## PROBLEM TO SOLVE:
Within the listing below, locate all lines containing the word "site". Copy each one.

---- RECORDS TO USE

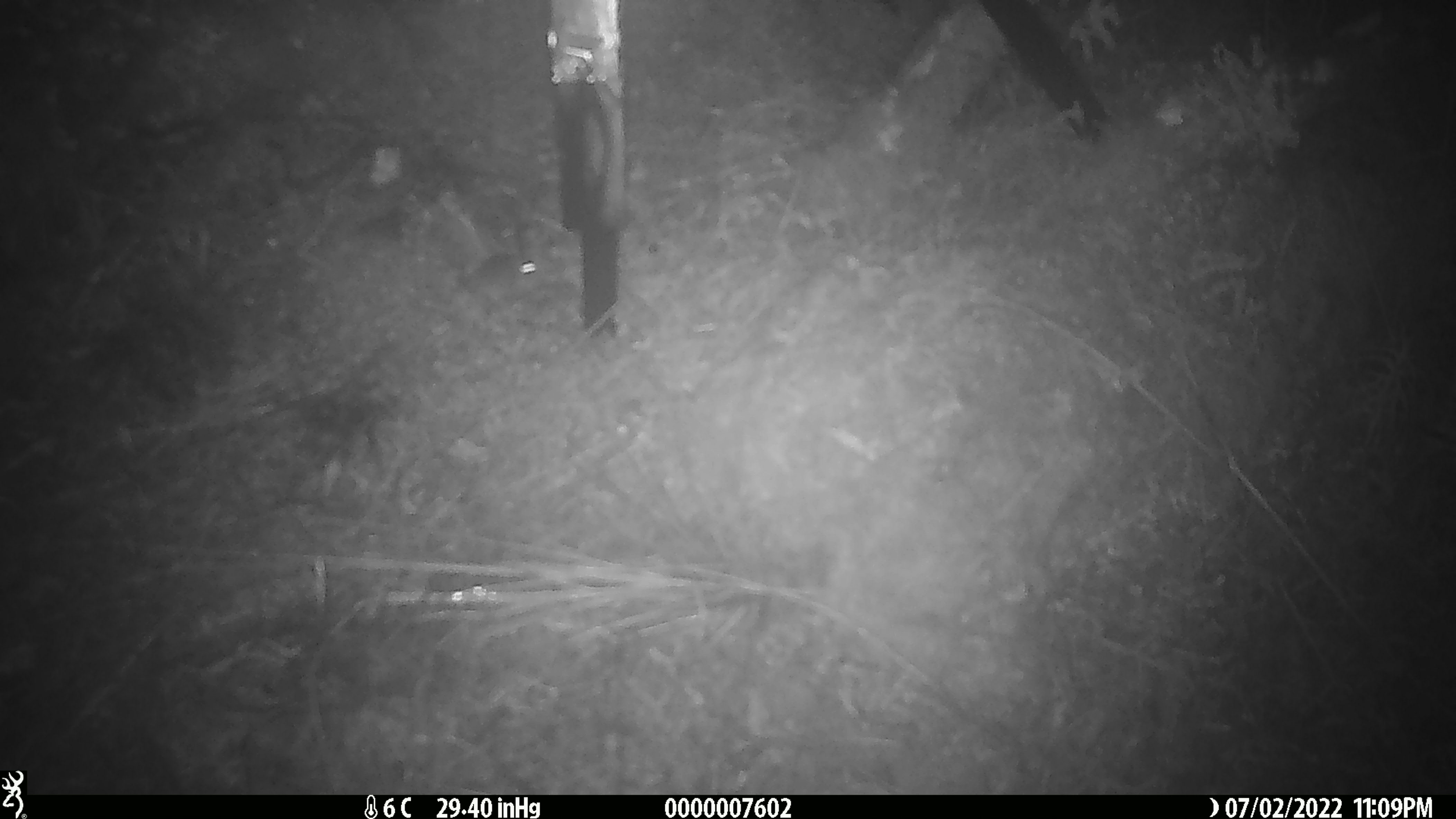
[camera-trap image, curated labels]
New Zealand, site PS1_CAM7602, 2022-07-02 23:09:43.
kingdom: Animalia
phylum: Chordata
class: Mammalia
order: Rodentia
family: Muridae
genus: Mus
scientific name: Mus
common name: mouse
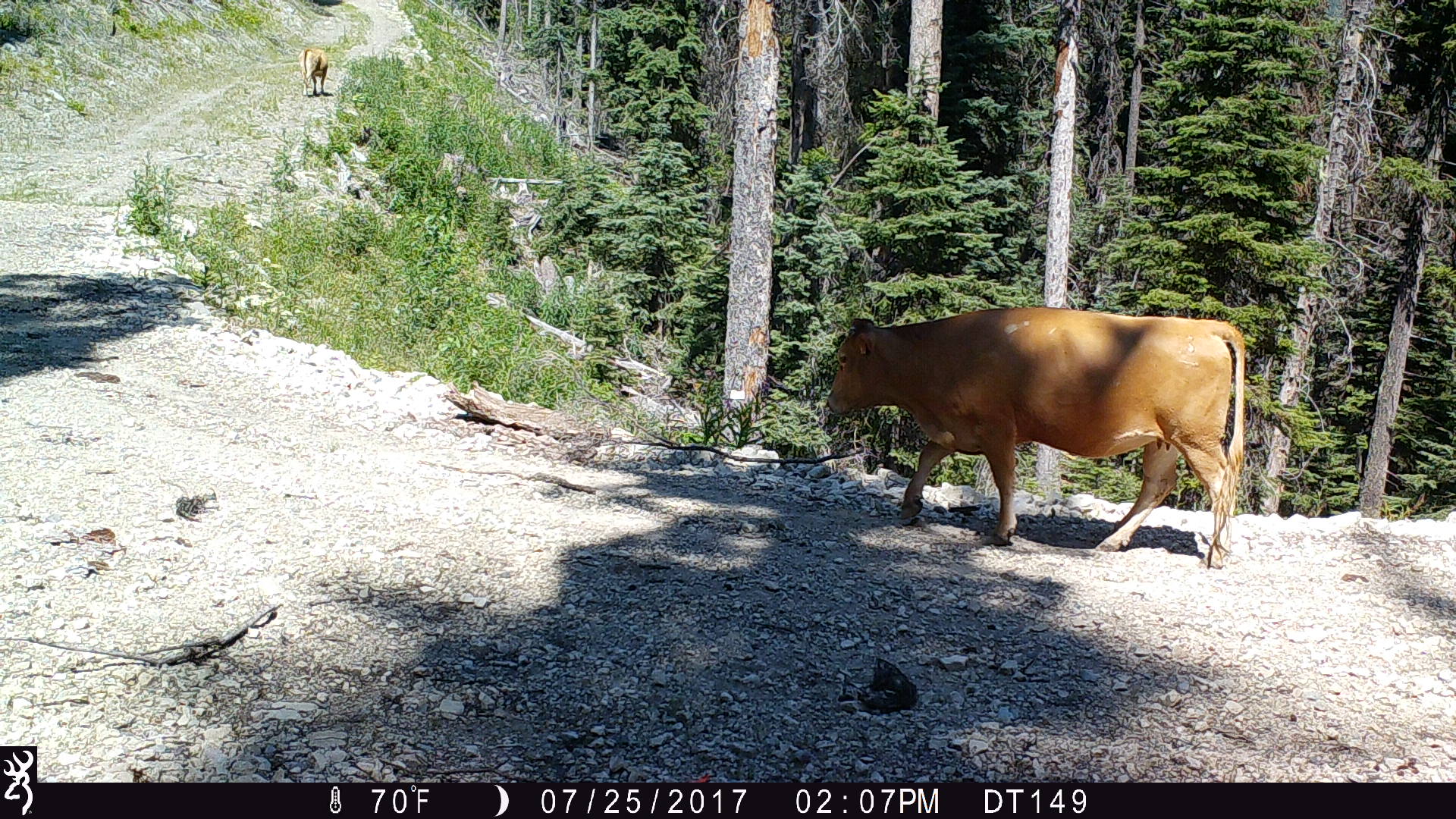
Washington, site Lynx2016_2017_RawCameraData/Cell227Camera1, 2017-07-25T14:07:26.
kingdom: Animalia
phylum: Chordata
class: Mammalia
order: Artiodactyla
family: Bovidae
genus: Bos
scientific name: Bos taurus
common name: domestic cattle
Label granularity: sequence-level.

--------

## SOLUTION TO THIS TASK:
New Zealand, site PS1_CAM7602, 2022-07-02 23:09:43.
Washington, site Lynx2016_2017_RawCameraData/Cell227Camera1, 2017-07-25T14:07:26.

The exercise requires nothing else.